# Exercise details
Copy out the lines below word for word, starting with the first line and ending after the line that contains "What is the value for ΣΙΓΟΥΡΑ".

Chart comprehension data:
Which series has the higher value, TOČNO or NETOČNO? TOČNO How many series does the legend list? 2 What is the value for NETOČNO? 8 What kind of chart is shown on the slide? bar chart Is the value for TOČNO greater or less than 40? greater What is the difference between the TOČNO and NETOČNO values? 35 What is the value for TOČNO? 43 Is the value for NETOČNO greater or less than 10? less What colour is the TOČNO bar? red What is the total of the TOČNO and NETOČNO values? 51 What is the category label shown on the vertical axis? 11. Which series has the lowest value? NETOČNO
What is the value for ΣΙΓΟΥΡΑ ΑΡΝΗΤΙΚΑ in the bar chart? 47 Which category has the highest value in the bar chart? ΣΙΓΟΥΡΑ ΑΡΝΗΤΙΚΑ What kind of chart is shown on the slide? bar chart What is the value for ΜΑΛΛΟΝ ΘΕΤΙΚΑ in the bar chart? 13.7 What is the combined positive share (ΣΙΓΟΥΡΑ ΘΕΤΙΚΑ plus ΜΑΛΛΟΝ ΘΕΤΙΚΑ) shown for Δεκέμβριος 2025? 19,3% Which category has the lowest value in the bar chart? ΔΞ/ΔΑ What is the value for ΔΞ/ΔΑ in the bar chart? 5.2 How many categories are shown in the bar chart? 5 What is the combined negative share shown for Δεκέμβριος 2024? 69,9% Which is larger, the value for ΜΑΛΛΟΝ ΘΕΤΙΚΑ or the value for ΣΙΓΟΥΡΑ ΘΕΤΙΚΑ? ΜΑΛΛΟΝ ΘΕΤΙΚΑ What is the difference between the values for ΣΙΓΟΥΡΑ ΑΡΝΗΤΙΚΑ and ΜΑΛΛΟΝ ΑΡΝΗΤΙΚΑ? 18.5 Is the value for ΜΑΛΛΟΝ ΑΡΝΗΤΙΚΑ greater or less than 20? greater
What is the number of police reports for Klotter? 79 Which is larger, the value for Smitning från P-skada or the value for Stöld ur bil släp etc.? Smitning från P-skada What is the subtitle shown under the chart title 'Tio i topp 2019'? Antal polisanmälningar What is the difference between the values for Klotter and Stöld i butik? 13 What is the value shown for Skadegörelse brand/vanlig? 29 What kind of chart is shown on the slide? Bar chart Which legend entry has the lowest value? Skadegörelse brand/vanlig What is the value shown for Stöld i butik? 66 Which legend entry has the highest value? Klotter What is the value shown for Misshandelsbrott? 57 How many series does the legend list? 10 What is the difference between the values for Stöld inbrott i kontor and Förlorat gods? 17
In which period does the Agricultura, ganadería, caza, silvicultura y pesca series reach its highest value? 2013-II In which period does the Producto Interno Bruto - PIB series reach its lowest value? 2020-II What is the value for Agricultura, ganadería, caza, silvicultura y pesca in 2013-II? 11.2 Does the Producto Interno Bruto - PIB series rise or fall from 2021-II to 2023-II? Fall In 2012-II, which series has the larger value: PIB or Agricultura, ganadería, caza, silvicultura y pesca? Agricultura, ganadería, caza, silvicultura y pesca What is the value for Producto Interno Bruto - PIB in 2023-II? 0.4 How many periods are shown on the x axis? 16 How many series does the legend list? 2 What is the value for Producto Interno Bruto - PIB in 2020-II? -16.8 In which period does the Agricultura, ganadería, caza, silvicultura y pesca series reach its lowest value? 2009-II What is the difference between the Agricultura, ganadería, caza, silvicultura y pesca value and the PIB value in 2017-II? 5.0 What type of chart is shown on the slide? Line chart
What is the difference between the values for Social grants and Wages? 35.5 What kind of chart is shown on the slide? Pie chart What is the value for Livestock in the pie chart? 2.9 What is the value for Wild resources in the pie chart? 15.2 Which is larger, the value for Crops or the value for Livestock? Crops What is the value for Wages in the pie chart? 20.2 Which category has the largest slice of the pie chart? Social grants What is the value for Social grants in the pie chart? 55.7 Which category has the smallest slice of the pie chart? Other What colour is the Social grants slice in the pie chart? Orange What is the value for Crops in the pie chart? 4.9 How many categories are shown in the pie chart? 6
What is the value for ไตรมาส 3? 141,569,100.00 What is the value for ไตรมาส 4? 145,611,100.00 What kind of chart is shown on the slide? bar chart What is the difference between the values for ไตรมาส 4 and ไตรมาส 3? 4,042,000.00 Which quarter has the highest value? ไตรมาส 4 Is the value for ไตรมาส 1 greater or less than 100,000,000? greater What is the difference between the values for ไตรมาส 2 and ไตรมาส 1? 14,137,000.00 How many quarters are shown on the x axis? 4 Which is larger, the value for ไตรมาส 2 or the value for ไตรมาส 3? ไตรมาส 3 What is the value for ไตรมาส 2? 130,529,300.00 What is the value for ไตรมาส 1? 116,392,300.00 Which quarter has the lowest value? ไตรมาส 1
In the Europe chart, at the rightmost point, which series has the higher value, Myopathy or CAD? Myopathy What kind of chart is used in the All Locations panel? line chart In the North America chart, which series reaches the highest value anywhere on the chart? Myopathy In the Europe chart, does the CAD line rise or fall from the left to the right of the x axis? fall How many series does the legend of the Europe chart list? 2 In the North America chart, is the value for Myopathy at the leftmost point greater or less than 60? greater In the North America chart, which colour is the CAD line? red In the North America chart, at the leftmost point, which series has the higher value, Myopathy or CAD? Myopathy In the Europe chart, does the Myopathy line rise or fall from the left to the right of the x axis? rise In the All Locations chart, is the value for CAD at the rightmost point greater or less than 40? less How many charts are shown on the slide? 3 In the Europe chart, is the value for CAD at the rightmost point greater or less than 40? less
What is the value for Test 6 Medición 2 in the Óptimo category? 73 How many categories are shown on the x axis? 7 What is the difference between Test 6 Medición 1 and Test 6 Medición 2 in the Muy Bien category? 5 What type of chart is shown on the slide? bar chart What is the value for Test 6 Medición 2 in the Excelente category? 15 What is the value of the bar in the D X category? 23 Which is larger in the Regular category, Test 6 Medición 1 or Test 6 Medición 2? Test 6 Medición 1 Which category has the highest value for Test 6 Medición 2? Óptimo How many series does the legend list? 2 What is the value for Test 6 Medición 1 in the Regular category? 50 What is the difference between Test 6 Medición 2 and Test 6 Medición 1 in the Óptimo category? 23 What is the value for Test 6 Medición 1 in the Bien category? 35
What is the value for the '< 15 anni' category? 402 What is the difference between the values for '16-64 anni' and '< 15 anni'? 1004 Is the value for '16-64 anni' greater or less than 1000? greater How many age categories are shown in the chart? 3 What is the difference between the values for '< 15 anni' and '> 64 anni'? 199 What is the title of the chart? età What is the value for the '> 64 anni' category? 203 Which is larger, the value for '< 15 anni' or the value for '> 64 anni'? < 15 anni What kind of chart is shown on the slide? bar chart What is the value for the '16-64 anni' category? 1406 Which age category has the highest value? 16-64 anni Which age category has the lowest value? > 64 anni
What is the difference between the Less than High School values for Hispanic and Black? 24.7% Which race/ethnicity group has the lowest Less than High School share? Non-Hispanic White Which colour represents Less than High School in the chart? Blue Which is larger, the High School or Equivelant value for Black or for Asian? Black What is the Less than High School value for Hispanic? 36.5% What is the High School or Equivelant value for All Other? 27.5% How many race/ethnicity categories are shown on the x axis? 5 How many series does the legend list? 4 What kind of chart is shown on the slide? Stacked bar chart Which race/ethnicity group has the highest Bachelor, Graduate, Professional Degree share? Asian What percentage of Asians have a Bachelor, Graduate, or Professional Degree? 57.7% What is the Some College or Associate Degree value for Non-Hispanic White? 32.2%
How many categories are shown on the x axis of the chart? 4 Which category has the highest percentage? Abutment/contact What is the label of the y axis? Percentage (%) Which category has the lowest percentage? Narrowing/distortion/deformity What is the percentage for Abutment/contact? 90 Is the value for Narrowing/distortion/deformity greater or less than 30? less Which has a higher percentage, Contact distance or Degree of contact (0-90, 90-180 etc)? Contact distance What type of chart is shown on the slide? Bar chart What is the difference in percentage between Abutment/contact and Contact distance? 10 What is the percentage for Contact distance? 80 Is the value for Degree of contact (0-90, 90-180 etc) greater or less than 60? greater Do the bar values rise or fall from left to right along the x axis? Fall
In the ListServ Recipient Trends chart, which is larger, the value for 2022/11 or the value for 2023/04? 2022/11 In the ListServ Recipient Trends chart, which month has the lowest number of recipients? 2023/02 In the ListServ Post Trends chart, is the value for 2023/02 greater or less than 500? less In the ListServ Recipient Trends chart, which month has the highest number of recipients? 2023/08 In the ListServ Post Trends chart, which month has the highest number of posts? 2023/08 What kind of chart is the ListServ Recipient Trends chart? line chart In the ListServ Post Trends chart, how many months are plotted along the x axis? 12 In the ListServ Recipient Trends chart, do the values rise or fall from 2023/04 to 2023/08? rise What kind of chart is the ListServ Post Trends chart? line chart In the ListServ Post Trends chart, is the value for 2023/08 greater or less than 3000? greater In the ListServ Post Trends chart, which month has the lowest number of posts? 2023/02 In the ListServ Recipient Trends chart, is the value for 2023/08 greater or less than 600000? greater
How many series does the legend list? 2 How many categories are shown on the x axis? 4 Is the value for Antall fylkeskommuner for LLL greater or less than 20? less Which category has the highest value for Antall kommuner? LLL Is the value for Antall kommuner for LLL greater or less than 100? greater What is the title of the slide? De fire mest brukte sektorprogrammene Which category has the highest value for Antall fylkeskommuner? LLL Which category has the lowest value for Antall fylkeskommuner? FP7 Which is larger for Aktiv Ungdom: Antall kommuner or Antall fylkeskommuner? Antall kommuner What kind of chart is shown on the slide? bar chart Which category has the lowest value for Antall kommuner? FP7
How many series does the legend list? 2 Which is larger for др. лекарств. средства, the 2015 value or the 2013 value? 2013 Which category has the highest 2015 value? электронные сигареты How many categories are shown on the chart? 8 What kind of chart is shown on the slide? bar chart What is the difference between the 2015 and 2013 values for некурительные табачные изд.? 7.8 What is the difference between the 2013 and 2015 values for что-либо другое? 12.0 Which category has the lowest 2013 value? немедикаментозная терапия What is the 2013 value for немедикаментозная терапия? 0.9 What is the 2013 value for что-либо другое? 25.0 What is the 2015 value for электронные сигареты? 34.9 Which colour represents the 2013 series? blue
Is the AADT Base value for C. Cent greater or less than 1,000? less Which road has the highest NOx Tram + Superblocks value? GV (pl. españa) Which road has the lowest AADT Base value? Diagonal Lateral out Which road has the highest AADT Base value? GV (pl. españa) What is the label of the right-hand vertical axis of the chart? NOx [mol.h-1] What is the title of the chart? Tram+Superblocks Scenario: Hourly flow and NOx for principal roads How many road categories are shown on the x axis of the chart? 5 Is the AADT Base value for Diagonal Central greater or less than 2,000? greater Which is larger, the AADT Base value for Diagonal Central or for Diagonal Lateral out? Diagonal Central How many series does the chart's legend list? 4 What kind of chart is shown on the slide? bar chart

# Task response
Which series has the higher value, TOČNO or NETOČNO? TOČNO How many series does the legend list? 2 What is the value for NETOČNO? 8 What kind of chart is shown on the slide? bar chart Is the value for TOČNO greater or less than 40? greater What is the difference between the TOČNO and NETOČNO values? 35 What is the value for TOČNO? 43 Is the value for NETOČNO greater or less than 10? less What colour is the TOČNO bar? red What is the total of the TOČNO and NETOČNO values? 51 What is the category label shown on the vertical axis? 11. Which series has the lowest value? NETOČNO
What is the value for ΣΙΓΟΥΡΑ ΑΡΝΗΤΙΚΑ in the bar chart? 47 Which category has the highest value in the bar chart? ΣΙΓΟΥΡΑ ΑΡΝΗΤΙΚΑ What kind of chart is shown on the slide? bar chart What is the value for ΜΑΛΛΟΝ ΘΕΤΙΚΑ in the bar chart? 13.7 What is the combined positive share (ΣΙΓΟΥΡΑ ΘΕΤΙΚΑ plus ΜΑΛΛΟΝ ΘΕΤΙΚΑ) shown for Δεκέμβριος 2025? 19,3% Which category has the lowest value in the bar chart? ΔΞ/ΔΑ What is the value for ΔΞ/ΔΑ in the bar chart? 5.2 How many categories are shown in the bar chart? 5 What is the combined negative share shown for Δεκέμβριος 2024? 69,9% Which is larger, the value for ΜΑΛΛΟΝ ΘΕΤΙΚΑ or the value for ΣΙΓΟΥΡΑ ΘΕΤΙΚΑ? ΜΑΛΛΟΝ ΘΕΤΙΚΑ What is the difference between the values for ΣΙΓΟΥΡΑ ΑΡΝΗΤΙΚΑ and ΜΑΛΛΟΝ ΑΡΝΗΤΙΚΑ? 18.5 Is the value for ΜΑΛΛΟΝ ΑΡΝΗΤΙΚΑ greater or less than 20? greater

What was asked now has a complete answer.